▶ _What the task requires_
Gather every line in the records below that contains the word "tree", copying each such line in full.

Entries on spatial positioning:
====

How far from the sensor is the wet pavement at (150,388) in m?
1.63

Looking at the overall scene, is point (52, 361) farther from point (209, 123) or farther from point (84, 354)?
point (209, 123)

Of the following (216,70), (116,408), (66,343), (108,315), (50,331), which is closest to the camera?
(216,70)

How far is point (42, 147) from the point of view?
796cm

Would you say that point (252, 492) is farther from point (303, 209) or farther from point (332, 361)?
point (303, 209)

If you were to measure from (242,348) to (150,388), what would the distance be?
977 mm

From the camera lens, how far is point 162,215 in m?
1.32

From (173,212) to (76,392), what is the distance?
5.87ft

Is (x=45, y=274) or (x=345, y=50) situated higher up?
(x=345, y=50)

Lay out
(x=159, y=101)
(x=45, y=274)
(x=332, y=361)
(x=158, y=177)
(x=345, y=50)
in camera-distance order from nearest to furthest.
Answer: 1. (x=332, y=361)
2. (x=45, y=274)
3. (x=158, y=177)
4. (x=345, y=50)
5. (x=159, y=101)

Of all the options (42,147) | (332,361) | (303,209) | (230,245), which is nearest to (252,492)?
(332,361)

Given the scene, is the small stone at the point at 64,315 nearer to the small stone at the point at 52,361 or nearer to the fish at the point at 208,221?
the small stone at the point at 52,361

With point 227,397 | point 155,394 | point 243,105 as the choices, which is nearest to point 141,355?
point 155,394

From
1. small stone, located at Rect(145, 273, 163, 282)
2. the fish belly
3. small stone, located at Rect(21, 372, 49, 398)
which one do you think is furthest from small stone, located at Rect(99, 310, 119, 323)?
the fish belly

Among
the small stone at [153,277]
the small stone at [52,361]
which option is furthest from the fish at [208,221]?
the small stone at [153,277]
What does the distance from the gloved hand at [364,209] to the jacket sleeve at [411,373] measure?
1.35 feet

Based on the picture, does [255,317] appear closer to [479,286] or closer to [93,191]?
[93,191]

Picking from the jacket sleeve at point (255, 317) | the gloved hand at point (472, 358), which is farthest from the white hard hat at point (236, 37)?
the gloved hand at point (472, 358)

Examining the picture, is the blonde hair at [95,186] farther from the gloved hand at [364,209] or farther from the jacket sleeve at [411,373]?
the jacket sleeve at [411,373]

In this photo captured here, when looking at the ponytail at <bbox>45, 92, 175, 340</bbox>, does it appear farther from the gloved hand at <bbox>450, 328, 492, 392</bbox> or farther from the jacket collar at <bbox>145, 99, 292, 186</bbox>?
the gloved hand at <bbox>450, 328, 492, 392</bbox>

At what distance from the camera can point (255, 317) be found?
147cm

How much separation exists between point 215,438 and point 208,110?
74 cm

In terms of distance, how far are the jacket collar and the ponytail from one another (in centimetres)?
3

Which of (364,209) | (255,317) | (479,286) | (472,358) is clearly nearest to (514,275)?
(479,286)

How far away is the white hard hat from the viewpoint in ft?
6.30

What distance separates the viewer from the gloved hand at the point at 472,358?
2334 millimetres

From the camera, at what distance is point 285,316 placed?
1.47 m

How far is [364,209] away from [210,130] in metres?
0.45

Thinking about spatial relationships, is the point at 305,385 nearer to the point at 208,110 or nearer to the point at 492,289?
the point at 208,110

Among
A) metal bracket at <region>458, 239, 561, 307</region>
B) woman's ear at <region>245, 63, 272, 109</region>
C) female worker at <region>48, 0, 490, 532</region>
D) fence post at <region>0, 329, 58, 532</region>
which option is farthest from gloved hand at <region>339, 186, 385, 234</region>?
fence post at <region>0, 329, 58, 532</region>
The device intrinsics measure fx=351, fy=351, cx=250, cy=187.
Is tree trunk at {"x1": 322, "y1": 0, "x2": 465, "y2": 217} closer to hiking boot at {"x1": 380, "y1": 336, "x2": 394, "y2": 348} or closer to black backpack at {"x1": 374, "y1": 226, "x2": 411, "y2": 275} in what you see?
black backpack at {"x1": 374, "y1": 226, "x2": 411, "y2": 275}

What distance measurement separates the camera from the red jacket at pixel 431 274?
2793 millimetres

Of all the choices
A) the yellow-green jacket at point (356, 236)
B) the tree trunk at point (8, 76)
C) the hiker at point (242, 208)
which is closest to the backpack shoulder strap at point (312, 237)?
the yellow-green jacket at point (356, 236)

====

▶ _The solution_
Is tree trunk at {"x1": 322, "y1": 0, "x2": 465, "y2": 217} closer to hiking boot at {"x1": 380, "y1": 336, "x2": 394, "y2": 348} or closer to black backpack at {"x1": 374, "y1": 226, "x2": 411, "y2": 275} in what you see?
B) the tree trunk at point (8, 76)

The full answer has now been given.